En medio del debate por reducir la jornada laboral a 40 horas semanales en México, una realidad paralela se impone: millones de trabajadores viven atados a una rutina sin horarios, donde el correo a media noche o el mensaje antes del amanecer son la norma. Aunque la Secretaría del Trabajo avanza en foros con empresarios y sindicatos, la cultura del «siempre disponibles» sigue expandiéndose, transformando el tiempo libre en un privilegio.
Datos de Microsoft revelan que el 40% de los empleados revisa su correo desde las 6:00 a.m., mientras que uno de cada tres sigue activo después de las 9:00 p.m. Plataformas como Teams, WhatsApp y Slack han eliminado los límites entre la oficina y la vida personal, creando lo que los expertos llaman «jornada laboral infinita». El problema ya no son solo las horas contratadas, sino la presión tácita de responder notificaciones a cualquier hora, incluso en sectores donde formalmente se cumplen las 40 horas.
El informe destaca otra ironía: el trabajador promedio enfrenta unas 275 interrupciones diarias —mensajes, reuniones virtuales o alertas—, una cada dos minutos. Esta saturación digital, lejos de impulsar la productividad, erosiona la concentración y el bienestar.
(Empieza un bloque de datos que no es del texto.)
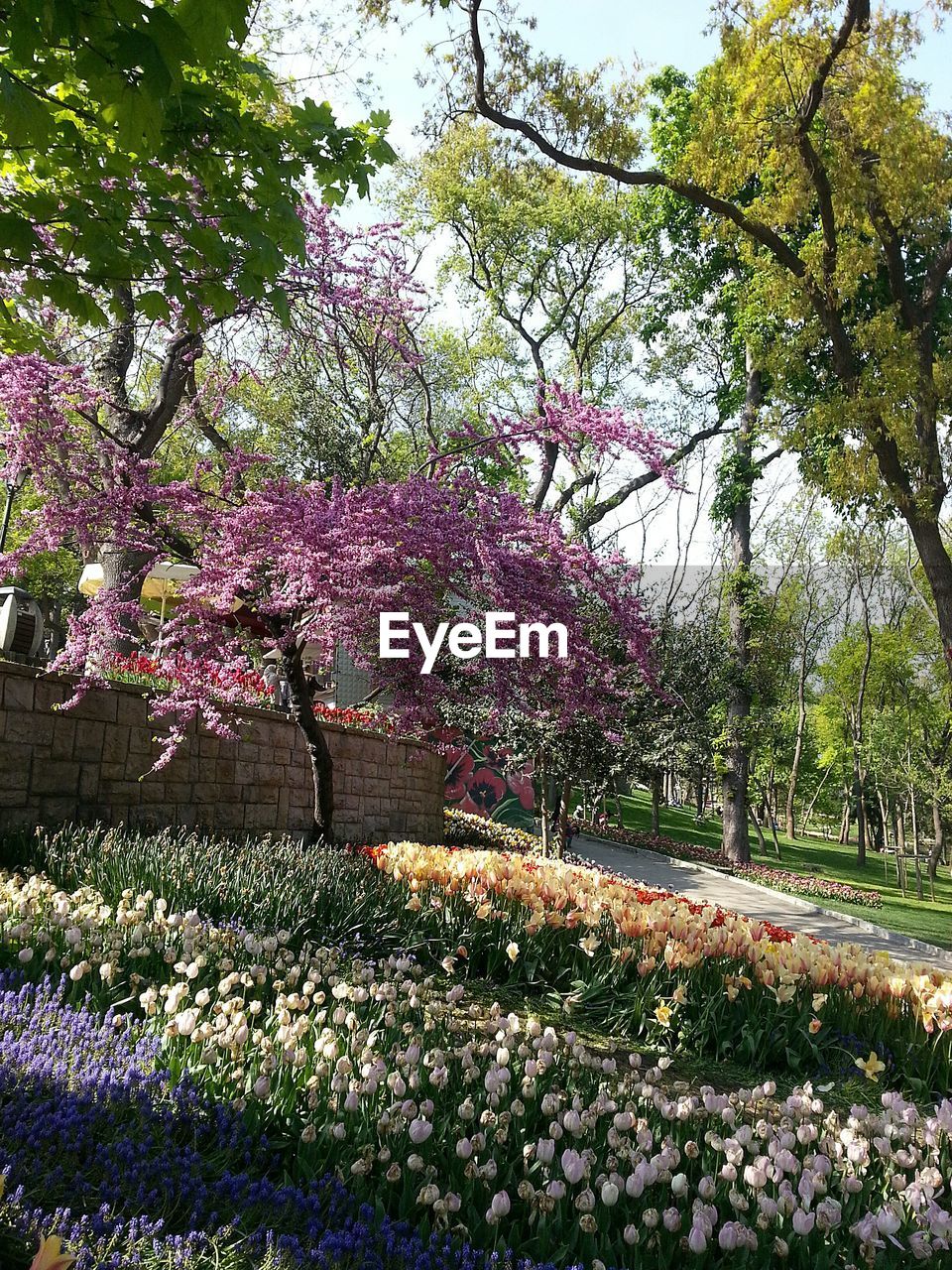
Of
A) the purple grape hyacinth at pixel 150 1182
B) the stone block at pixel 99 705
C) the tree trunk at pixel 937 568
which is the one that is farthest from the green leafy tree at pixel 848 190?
the purple grape hyacinth at pixel 150 1182

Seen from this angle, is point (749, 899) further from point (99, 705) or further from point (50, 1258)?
point (50, 1258)

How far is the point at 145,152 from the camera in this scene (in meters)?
4.48

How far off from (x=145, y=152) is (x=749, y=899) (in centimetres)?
1419

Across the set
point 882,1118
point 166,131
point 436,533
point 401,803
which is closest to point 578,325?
point 401,803

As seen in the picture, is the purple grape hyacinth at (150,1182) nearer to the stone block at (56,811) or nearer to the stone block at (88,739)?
the stone block at (56,811)

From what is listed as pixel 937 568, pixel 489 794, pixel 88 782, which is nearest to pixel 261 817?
pixel 88 782

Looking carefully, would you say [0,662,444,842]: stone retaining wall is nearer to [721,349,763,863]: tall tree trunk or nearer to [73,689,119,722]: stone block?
[73,689,119,722]: stone block

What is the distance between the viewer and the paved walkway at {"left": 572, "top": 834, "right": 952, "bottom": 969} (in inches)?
483

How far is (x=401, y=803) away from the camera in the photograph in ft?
45.4

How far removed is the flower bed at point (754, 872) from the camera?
1850 centimetres

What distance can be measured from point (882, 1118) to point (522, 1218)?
1.42 meters

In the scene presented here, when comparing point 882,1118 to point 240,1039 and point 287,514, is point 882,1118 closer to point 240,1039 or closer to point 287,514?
point 240,1039

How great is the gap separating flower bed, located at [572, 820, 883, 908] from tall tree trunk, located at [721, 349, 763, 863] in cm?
87

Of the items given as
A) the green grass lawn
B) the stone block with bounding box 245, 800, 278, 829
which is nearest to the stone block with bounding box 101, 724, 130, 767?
the stone block with bounding box 245, 800, 278, 829
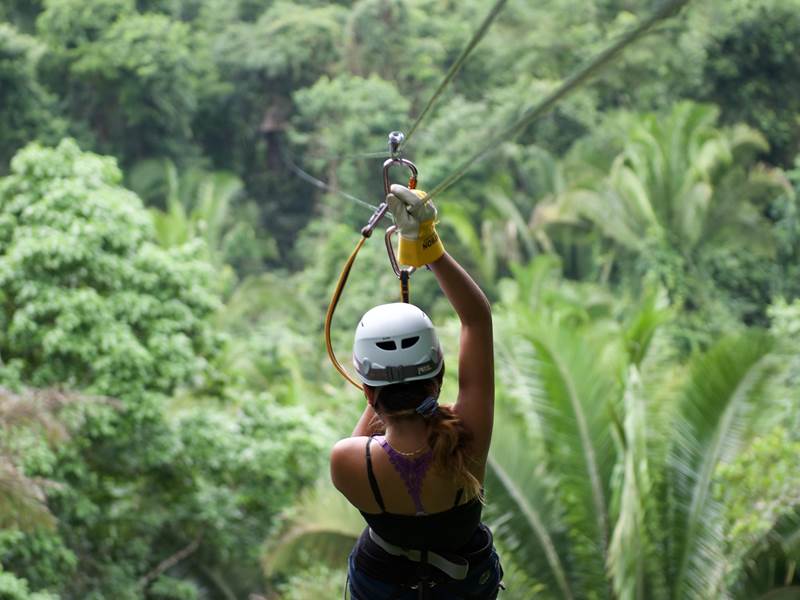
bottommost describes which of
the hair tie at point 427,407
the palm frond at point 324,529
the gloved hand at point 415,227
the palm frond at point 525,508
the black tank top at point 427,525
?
the palm frond at point 324,529

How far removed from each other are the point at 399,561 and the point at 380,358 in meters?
0.42

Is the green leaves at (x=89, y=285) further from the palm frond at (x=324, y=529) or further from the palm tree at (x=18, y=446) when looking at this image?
the palm frond at (x=324, y=529)

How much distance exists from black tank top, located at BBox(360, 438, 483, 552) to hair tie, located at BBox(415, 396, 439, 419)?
0.41 ft

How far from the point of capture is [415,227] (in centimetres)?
196

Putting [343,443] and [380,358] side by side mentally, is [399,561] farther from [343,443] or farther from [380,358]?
[380,358]

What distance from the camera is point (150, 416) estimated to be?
823 centimetres

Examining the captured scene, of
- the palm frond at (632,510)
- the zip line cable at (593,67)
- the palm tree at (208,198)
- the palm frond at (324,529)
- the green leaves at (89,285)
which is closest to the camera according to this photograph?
the zip line cable at (593,67)

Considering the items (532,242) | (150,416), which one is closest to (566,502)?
(150,416)

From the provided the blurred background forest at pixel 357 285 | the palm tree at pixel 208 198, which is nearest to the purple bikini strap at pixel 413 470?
the blurred background forest at pixel 357 285

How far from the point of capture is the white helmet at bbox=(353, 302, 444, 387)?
198 cm

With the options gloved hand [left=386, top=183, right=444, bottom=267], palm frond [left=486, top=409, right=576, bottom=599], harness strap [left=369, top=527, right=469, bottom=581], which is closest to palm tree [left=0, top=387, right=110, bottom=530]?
palm frond [left=486, top=409, right=576, bottom=599]

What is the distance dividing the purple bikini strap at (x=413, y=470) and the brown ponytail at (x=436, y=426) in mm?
19

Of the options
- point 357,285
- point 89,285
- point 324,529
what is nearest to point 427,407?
point 324,529

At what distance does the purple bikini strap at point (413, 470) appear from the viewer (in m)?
2.01
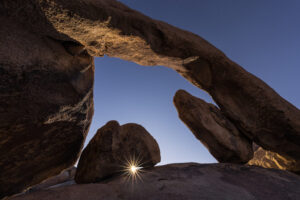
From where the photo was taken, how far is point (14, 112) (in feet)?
8.16

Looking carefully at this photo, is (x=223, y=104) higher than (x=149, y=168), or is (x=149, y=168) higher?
(x=223, y=104)

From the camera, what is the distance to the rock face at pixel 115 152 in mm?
3621

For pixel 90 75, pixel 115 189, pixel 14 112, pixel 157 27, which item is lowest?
pixel 115 189

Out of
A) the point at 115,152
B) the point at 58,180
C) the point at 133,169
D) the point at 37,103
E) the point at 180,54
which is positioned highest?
the point at 180,54

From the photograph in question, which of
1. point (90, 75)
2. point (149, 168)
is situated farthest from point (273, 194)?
point (90, 75)

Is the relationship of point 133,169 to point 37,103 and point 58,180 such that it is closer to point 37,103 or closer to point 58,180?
point 37,103

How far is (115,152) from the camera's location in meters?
3.72

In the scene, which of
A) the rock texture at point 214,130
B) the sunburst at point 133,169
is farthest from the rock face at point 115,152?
the rock texture at point 214,130

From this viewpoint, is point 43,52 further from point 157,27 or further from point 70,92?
point 157,27

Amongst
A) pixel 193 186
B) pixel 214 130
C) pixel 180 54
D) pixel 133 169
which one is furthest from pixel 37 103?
pixel 214 130

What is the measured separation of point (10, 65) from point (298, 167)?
8184 millimetres

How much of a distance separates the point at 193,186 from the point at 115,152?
1829 millimetres

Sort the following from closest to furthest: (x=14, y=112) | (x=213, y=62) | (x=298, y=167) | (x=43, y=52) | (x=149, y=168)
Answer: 1. (x=14, y=112)
2. (x=43, y=52)
3. (x=149, y=168)
4. (x=213, y=62)
5. (x=298, y=167)

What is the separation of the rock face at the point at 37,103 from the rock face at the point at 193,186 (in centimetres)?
96
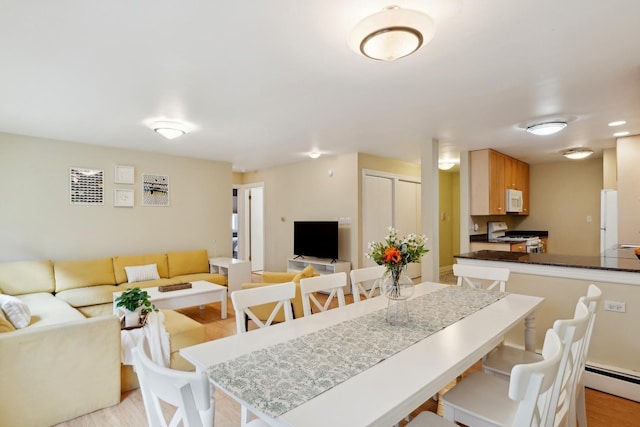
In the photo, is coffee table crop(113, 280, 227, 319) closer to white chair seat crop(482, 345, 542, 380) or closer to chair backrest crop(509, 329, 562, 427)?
white chair seat crop(482, 345, 542, 380)

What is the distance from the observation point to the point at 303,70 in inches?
90.7

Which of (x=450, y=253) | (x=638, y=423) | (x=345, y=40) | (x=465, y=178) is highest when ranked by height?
(x=345, y=40)

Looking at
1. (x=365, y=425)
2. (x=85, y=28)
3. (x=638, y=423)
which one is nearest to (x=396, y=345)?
(x=365, y=425)

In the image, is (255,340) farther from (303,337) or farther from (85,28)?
(85,28)

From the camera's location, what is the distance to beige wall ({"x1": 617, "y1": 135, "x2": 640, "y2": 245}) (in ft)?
13.5

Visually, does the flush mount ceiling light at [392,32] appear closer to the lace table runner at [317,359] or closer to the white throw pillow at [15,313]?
the lace table runner at [317,359]

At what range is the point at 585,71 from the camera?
7.74 feet

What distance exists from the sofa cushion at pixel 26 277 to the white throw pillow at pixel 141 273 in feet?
2.64

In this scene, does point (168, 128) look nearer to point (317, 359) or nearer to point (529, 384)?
point (317, 359)

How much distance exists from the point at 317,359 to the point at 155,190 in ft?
15.5

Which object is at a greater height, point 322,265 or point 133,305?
point 133,305

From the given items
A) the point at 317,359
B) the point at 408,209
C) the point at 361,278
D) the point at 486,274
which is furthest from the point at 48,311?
the point at 408,209

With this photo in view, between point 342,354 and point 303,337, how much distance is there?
26cm

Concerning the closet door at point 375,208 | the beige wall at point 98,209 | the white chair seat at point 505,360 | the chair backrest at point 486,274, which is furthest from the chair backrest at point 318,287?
the beige wall at point 98,209
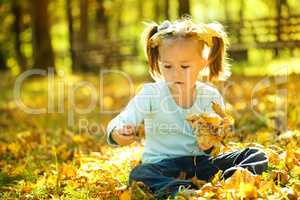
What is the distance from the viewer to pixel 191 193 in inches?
125

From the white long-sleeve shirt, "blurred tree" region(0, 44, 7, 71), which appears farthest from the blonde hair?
"blurred tree" region(0, 44, 7, 71)

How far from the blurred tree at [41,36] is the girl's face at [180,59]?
549 inches

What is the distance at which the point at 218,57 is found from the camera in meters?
4.09

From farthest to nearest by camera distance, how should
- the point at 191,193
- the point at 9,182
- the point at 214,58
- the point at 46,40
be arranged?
the point at 46,40, the point at 9,182, the point at 214,58, the point at 191,193

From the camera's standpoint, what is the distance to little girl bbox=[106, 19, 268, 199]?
360cm

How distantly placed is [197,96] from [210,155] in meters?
0.41

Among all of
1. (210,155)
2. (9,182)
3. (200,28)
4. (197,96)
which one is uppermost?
(200,28)

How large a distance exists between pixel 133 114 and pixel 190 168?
18.9 inches

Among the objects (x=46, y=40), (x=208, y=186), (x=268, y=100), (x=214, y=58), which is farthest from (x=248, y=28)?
(x=208, y=186)

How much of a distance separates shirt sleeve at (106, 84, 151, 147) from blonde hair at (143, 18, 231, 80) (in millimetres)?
224

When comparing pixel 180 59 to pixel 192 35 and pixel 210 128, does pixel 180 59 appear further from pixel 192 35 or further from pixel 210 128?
pixel 210 128

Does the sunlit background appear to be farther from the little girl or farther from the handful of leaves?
the handful of leaves

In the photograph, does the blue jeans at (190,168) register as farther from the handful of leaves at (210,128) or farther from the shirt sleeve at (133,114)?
the shirt sleeve at (133,114)

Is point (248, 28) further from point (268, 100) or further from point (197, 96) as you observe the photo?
point (197, 96)
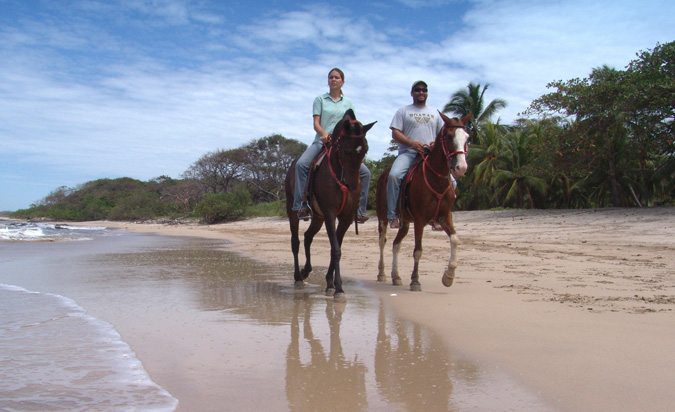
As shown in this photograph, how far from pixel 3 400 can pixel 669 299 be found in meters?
5.23

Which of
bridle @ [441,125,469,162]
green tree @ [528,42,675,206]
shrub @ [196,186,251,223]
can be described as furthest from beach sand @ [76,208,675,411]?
shrub @ [196,186,251,223]

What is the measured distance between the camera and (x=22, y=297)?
5.48 metres

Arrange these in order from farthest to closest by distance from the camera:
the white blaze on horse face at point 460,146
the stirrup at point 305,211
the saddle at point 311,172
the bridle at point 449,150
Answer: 1. the stirrup at point 305,211
2. the saddle at point 311,172
3. the bridle at point 449,150
4. the white blaze on horse face at point 460,146

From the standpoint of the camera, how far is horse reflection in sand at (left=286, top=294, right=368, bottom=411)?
251 cm

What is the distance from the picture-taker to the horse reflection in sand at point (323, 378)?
2.51 m

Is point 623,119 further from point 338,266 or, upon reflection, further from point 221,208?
point 221,208

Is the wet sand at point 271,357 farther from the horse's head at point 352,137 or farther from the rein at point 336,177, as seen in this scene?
the horse's head at point 352,137

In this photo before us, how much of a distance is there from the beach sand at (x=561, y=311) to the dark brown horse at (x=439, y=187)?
48cm

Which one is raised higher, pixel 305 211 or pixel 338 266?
pixel 305 211

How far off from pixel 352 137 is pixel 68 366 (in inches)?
140

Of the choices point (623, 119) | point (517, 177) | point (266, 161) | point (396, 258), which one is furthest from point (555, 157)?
point (266, 161)

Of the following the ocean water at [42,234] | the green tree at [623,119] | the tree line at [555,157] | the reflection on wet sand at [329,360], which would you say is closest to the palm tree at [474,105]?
the tree line at [555,157]

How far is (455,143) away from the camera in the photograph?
5.97 meters

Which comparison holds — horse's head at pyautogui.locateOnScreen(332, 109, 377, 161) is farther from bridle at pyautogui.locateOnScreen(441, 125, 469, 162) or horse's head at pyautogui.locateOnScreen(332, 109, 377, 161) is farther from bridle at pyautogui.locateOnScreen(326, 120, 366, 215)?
bridle at pyautogui.locateOnScreen(441, 125, 469, 162)
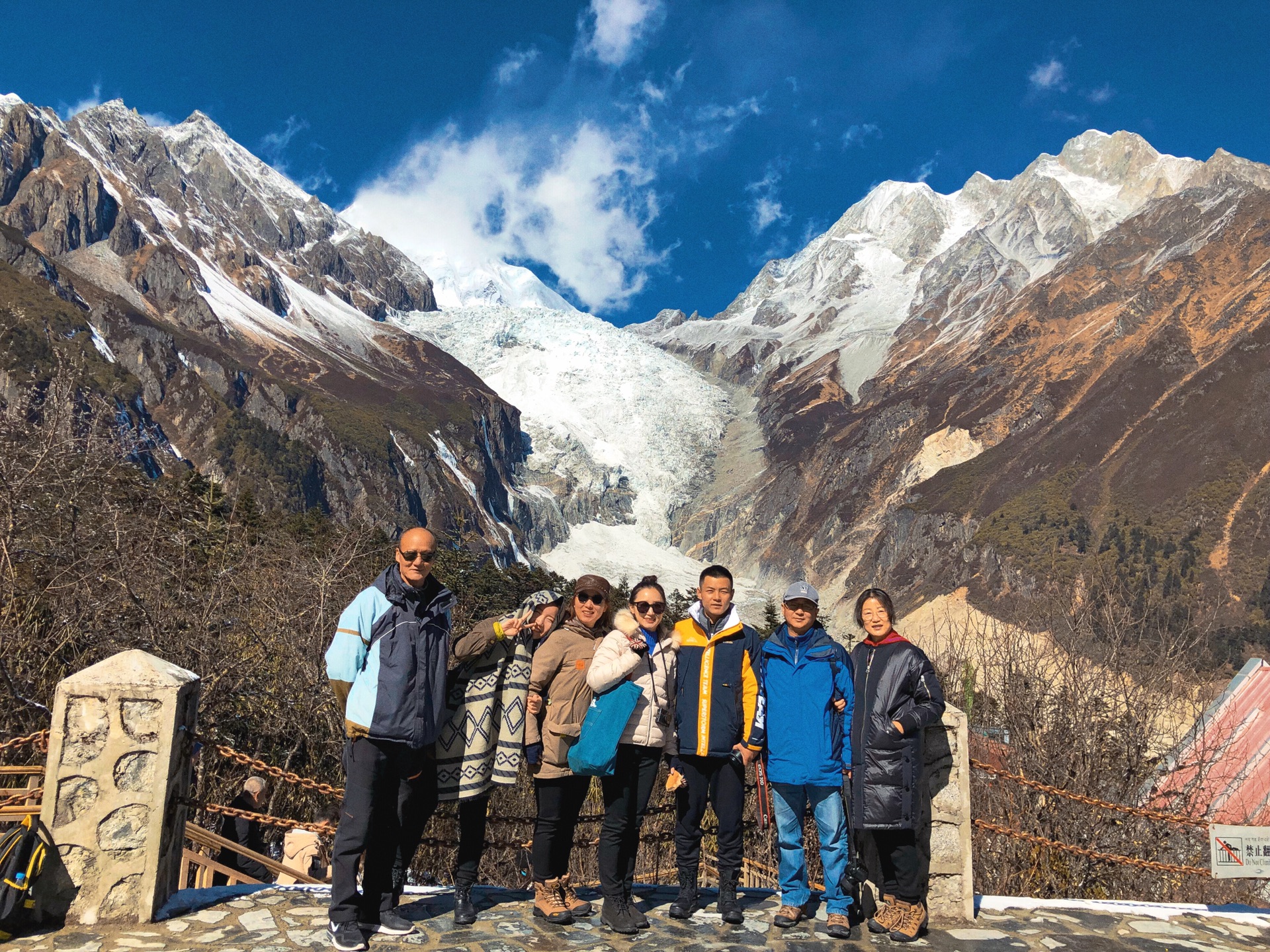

Sin embargo, en los foros oficiales, el foco sigue en ajustar horarios tradicionales, mientras la desconexión real sigue siendo un tema marginal, a pesar de su impacto en el estrés y la salud mental.
Algunos países, como Francia y España, ya reconocen por ley el «derecho a la desconexión», pero en México la reforma al teletrabajo de 2021 —que lo incluyó— sigue siendo letra muerta. En muchas empresas, ignorar un mensaje fuera de horario se interpreta como falta de compromiso, perpetuando una dinámica donde el agotamiento se normaliza. Los especialistas advierten que reducir la jornada sin regular la hiperconexión sería insuficiente: «Es como poner semáforos, pero dejar que los autos circulen sin freno», señala un analista.
El desafío va más allá de cambiar un número en el contrato. Se trata de redefinir la cultura laboral, donde el descanso deje de ser un tabú y la tecnología no devore el tiempo personal. Mientras las discusiones avanzan, los trabajadores siguen atrapados entre dos mundos: el de los horarios teóricos y el de la demanda constante, que no entiende de relojes. La pregunta clave es si la reforma será lo suficientemente audaz para abordar ambos frentes.